*YOUR TASK*: If a record holds a picture, drop the picture and return the rest of the record word for word.

────────

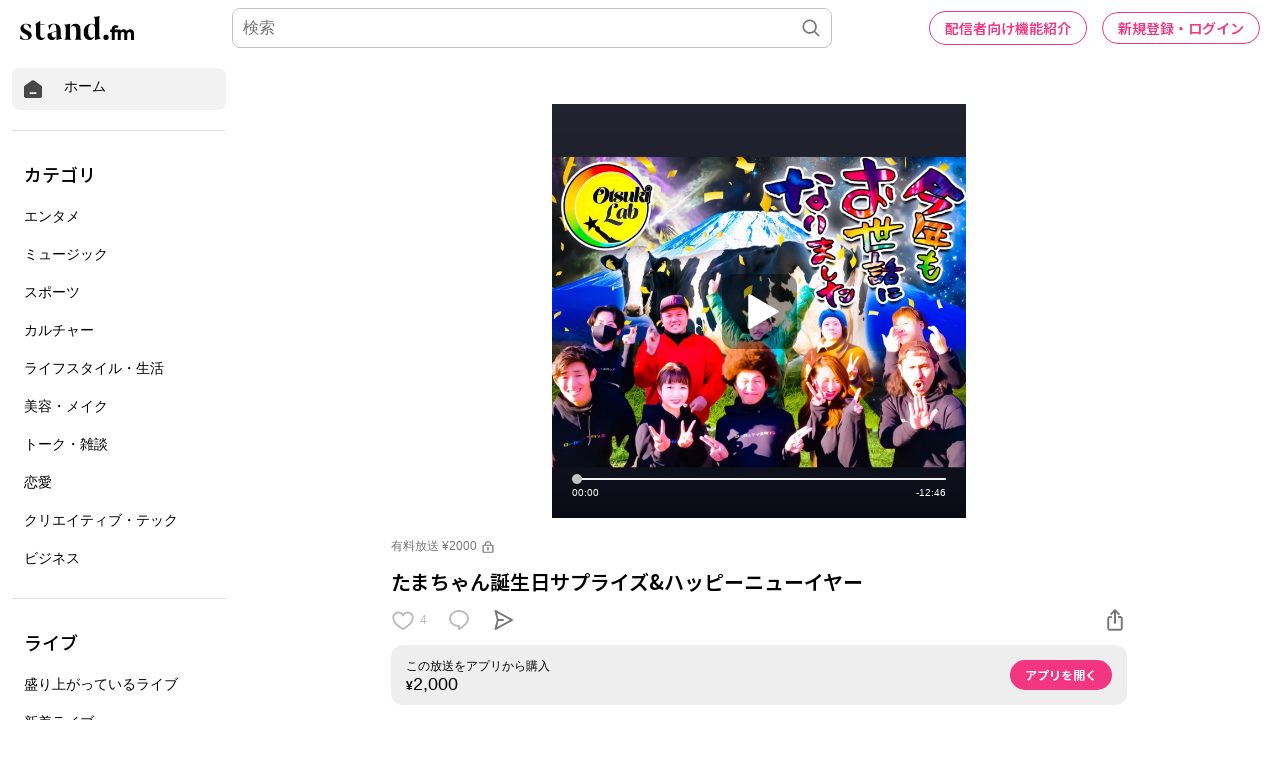

--- FILE ---
content_type: text/html; charset=utf-8
request_url: https://www.google.com/recaptcha/api2/aframe
body_size: 184
content:
<!DOCTYPE HTML><html><head><meta http-equiv="content-type" content="text/html; charset=UTF-8"></head><body><script nonce="sxxk08LFrG7SoVE4EvKWpQ">/** Anti-fraud and anti-abuse applications only. See google.com/recaptcha */ try{var clients={'sodar':'https://pagead2.googlesyndication.com/pagead/sodar?'};window.addEventListener("message",function(a){try{if(a.source===window.parent){var b=JSON.parse(a.data);var c=clients[b['id']];if(c){var d=document.createElement('img');d.src=c+b['params']+'&rc='+(localStorage.getItem("rc::a")?sessionStorage.getItem("rc::b"):"");window.document.body.appendChild(d);sessionStorage.setItem("rc::e",parseInt(sessionStorage.getItem("rc::e")||0)+1);localStorage.setItem("rc::h",'1768675975256');}}}catch(b){}});window.parent.postMessage("_grecaptcha_ready", "*");}catch(b){}</script></body></html>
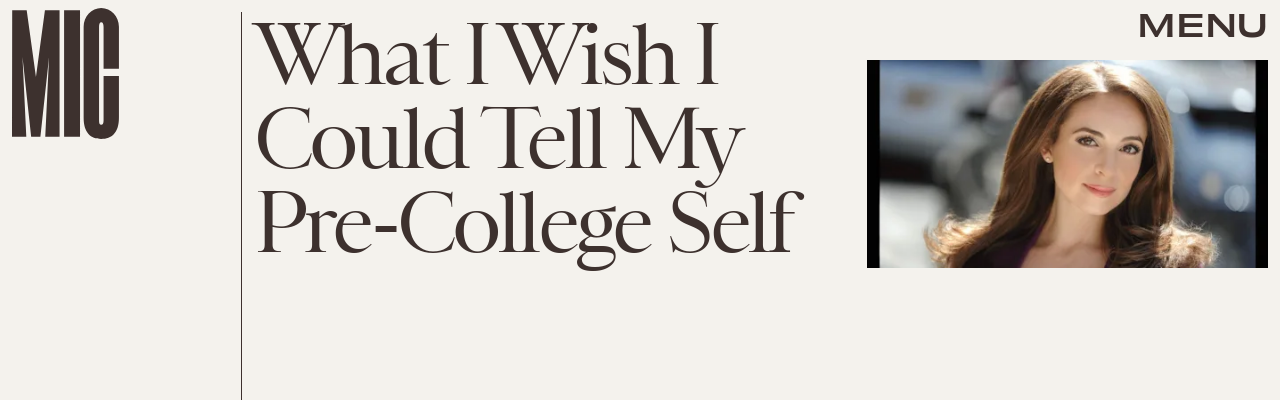

--- FILE ---
content_type: text/html; charset=utf-8
request_url: https://www.google.com/recaptcha/api2/aframe
body_size: 224
content:
<!DOCTYPE HTML><html><head><meta http-equiv="content-type" content="text/html; charset=UTF-8"></head><body><script nonce="EZfpEFsAlt3NBkT4jWucvA">/** Anti-fraud and anti-abuse applications only. See google.com/recaptcha */ try{var clients={'sodar':'https://pagead2.googlesyndication.com/pagead/sodar?'};window.addEventListener("message",function(a){try{if(a.source===window.parent){var b=JSON.parse(a.data);var c=clients[b['id']];if(c){var d=document.createElement('img');d.src=c+b['params']+'&rc='+(localStorage.getItem("rc::a")?sessionStorage.getItem("rc::b"):"");window.document.body.appendChild(d);sessionStorage.setItem("rc::e",parseInt(sessionStorage.getItem("rc::e")||0)+1);localStorage.setItem("rc::h",'1768706155755');}}}catch(b){}});window.parent.postMessage("_grecaptcha_ready", "*");}catch(b){}</script></body></html>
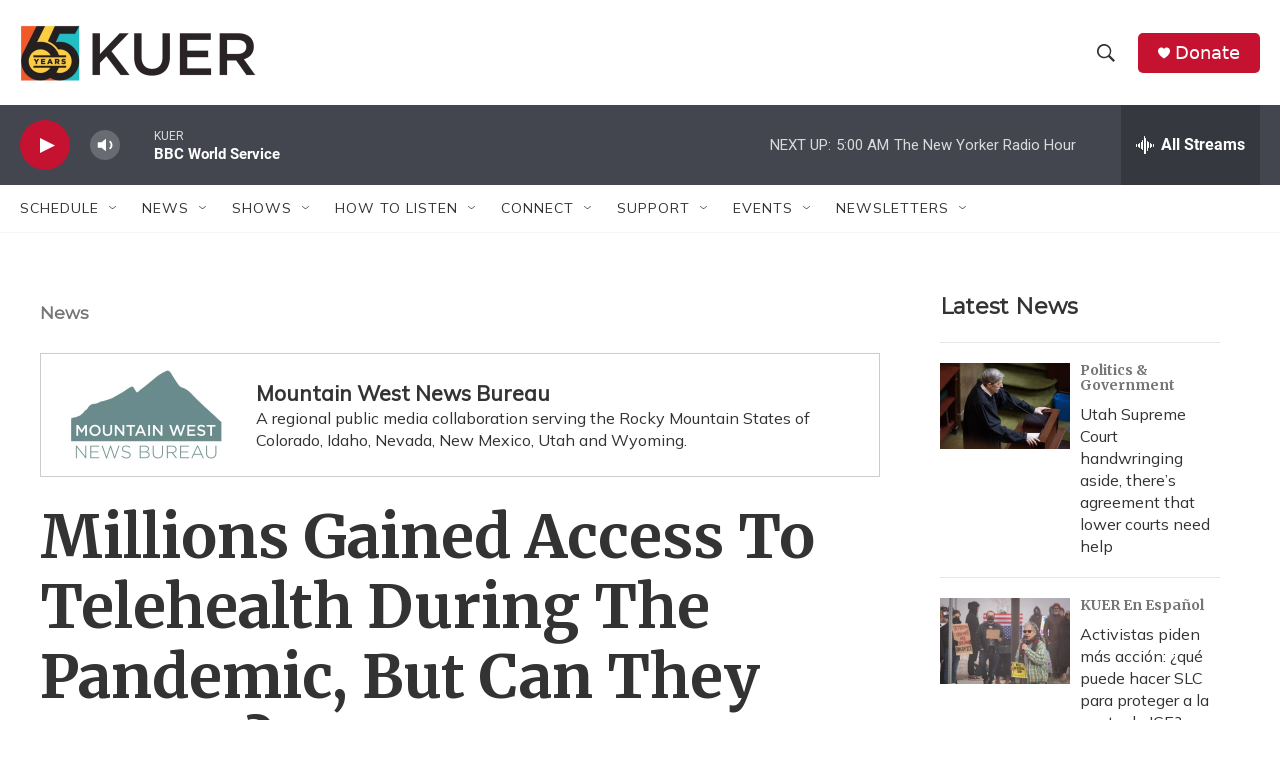

--- FILE ---
content_type: text/html; charset=utf-8
request_url: https://www.google.com/recaptcha/api2/aframe
body_size: 263
content:
<!DOCTYPE HTML><html><head><meta http-equiv="content-type" content="text/html; charset=UTF-8"></head><body><script nonce="U_inlIuttt4s41Tgej8fnA">/** Anti-fraud and anti-abuse applications only. See google.com/recaptcha */ try{var clients={'sodar':'https://pagead2.googlesyndication.com/pagead/sodar?'};window.addEventListener("message",function(a){try{if(a.source===window.parent){var b=JSON.parse(a.data);var c=clients[b['id']];if(c){var d=document.createElement('img');d.src=c+b['params']+'&rc='+(localStorage.getItem("rc::a")?sessionStorage.getItem("rc::b"):"");window.document.body.appendChild(d);sessionStorage.setItem("rc::e",parseInt(sessionStorage.getItem("rc::e")||0)+1);localStorage.setItem("rc::h",'1769243845754');}}}catch(b){}});window.parent.postMessage("_grecaptcha_ready", "*");}catch(b){}</script></body></html>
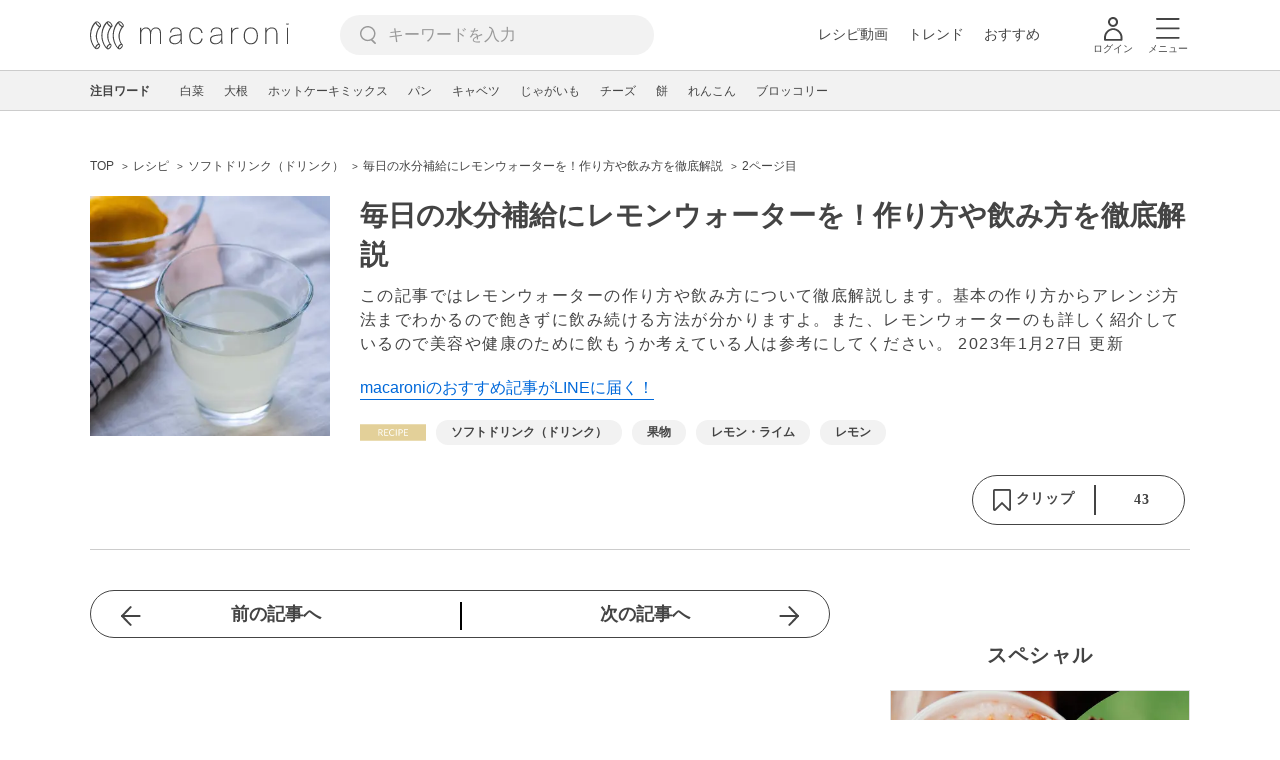

--- FILE ---
content_type: text/html; charset=utf-8
request_url: https://www.google.com/recaptcha/api2/aframe
body_size: 267
content:
<!DOCTYPE HTML><html><head><meta http-equiv="content-type" content="text/html; charset=UTF-8"></head><body><script nonce="JWcU7s47SYCuSu6JUorGPA">/** Anti-fraud and anti-abuse applications only. See google.com/recaptcha */ try{var clients={'sodar':'https://pagead2.googlesyndication.com/pagead/sodar?'};window.addEventListener("message",function(a){try{if(a.source===window.parent){var b=JSON.parse(a.data);var c=clients[b['id']];if(c){var d=document.createElement('img');d.src=c+b['params']+'&rc='+(localStorage.getItem("rc::a")?sessionStorage.getItem("rc::b"):"");window.document.body.appendChild(d);sessionStorage.setItem("rc::e",parseInt(sessionStorage.getItem("rc::e")||0)+1);localStorage.setItem("rc::h",'1769253882810');}}}catch(b){}});window.parent.postMessage("_grecaptcha_ready", "*");}catch(b){}</script></body></html>

--- FILE ---
content_type: application/javascript; charset=utf-8
request_url: https://fundingchoicesmessages.google.com/f/AGSKWxVb1_YoB5p3bBM_zRVn-YavezOTcIIgzj48H80Picnq4oz2CGjSBIhf1kCJFO631wtO0JKGHDjMwg-PF_QUpu453RjdsZ1nA7JYWk0JppmCtCOUZLZbMisDTkszJj6y7XAchLrazzPisUVPcU4G3NNELWiAWtYXDPyyZ6022E9W695H35g_09pdCpHp/__adhome_/relatedads./js.ng/site=&admeld_/Avatar_ad_
body_size: -1289
content:
window['29ce3848-ac1a-4365-9c03-a7886ffc0df5'] = true;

────────

*OUTPUT FOR THIS EXERCISE*:
--- FILE ---
content_type: text/html; charset=utf-8
request_url: https://www.google.com/recaptcha/api2/aframe
body_size: 184
content:
<!DOCTYPE HTML><html><head><meta http-equiv="content-type" content="text/html; charset=UTF-8"></head><body><script nonce="sxxk08LFrG7SoVE4EvKWpQ">/** Anti-fraud and anti-abuse applications only. See google.com/recaptcha */ try{var clients={'sodar':'https://pagead2.googlesyndication.com/pagead/sodar?'};window.addEventListener("message",function(a){try{if(a.source===window.parent){var b=JSON.parse(a.data);var c=clients[b['id']];if(c){var d=document.createElement('img');d.src=c+b['params']+'&rc='+(localStorage.getItem("rc::a")?sessionStorage.getItem("rc::b"):"");window.document.body.appendChild(d);sessionStorage.setItem("rc::e",parseInt(sessionStorage.getItem("rc::e")||0)+1);localStorage.setItem("rc::h",'1768675975256');}}}catch(b){}});window.parent.postMessage("_grecaptcha_ready", "*");}catch(b){}</script></body></html>

--- FILE ---
content_type: text/html; charset=utf-8
request_url: https://www.google.com/recaptcha/api2/aframe
body_size: 224
content:
<!DOCTYPE HTML><html><head><meta http-equiv="content-type" content="text/html; charset=UTF-8"></head><body><script nonce="EZfpEFsAlt3NBkT4jWucvA">/** Anti-fraud and anti-abuse applications only. See google.com/recaptcha */ try{var clients={'sodar':'https://pagead2.googlesyndication.com/pagead/sodar?'};window.addEventListener("message",function(a){try{if(a.source===window.parent){var b=JSON.parse(a.data);var c=clients[b['id']];if(c){var d=document.createElement('img');d.src=c+b['params']+'&rc='+(localStorage.getItem("rc::a")?sessionStorage.getItem("rc::b"):"");window.document.body.appendChild(d);sessionStorage.setItem("rc::e",parseInt(sessionStorage.getItem("rc::e")||0)+1);localStorage.setItem("rc::h",'1768706155755');}}}catch(b){}});window.parent.postMessage("_grecaptcha_ready", "*");}catch(b){}</script></body></html>

--- FILE ---
content_type: text/html; charset=utf-8
request_url: https://www.google.com/recaptcha/api2/aframe
body_size: 263
content:
<!DOCTYPE HTML><html><head><meta http-equiv="content-type" content="text/html; charset=UTF-8"></head><body><script nonce="U_inlIuttt4s41Tgej8fnA">/** Anti-fraud and anti-abuse applications only. See google.com/recaptcha */ try{var clients={'sodar':'https://pagead2.googlesyndication.com/pagead/sodar?'};window.addEventListener("message",function(a){try{if(a.source===window.parent){var b=JSON.parse(a.data);var c=clients[b['id']];if(c){var d=document.createElement('img');d.src=c+b['params']+'&rc='+(localStorage.getItem("rc::a")?sessionStorage.getItem("rc::b"):"");window.document.body.appendChild(d);sessionStorage.setItem("rc::e",parseInt(sessionStorage.getItem("rc::e")||0)+1);localStorage.setItem("rc::h",'1769243845754');}}}catch(b){}});window.parent.postMessage("_grecaptcha_ready", "*");}catch(b){}</script></body></html>

--- FILE ---
content_type: text/html; charset=utf-8
request_url: https://www.google.com/recaptcha/api2/aframe
body_size: 267
content:
<!DOCTYPE HTML><html><head><meta http-equiv="content-type" content="text/html; charset=UTF-8"></head><body><script nonce="JWcU7s47SYCuSu6JUorGPA">/** Anti-fraud and anti-abuse applications only. See google.com/recaptcha */ try{var clients={'sodar':'https://pagead2.googlesyndication.com/pagead/sodar?'};window.addEventListener("message",function(a){try{if(a.source===window.parent){var b=JSON.parse(a.data);var c=clients[b['id']];if(c){var d=document.createElement('img');d.src=c+b['params']+'&rc='+(localStorage.getItem("rc::a")?sessionStorage.getItem("rc::b"):"");window.document.body.appendChild(d);sessionStorage.setItem("rc::e",parseInt(sessionStorage.getItem("rc::e")||0)+1);localStorage.setItem("rc::h",'1769253882810');}}}catch(b){}});window.parent.postMessage("_grecaptcha_ready", "*");}catch(b){}</script></body></html>

--- FILE ---
content_type: application/javascript; charset=utf-8
request_url: https://fundingchoicesmessages.google.com/f/AGSKWxVb1_YoB5p3bBM_zRVn-YavezOTcIIgzj48H80Picnq4oz2CGjSBIhf1kCJFO631wtO0JKGHDjMwg-PF_QUpu453RjdsZ1nA7JYWk0JppmCtCOUZLZbMisDTkszJj6y7XAchLrazzPisUVPcU4G3NNELWiAWtYXDPyyZ6022E9W695H35g_09pdCpHp/__adhome_/relatedads./js.ng/site=&admeld_/Avatar_ad_
body_size: -1289
content:
window['29ce3848-ac1a-4365-9c03-a7886ffc0df5'] = true;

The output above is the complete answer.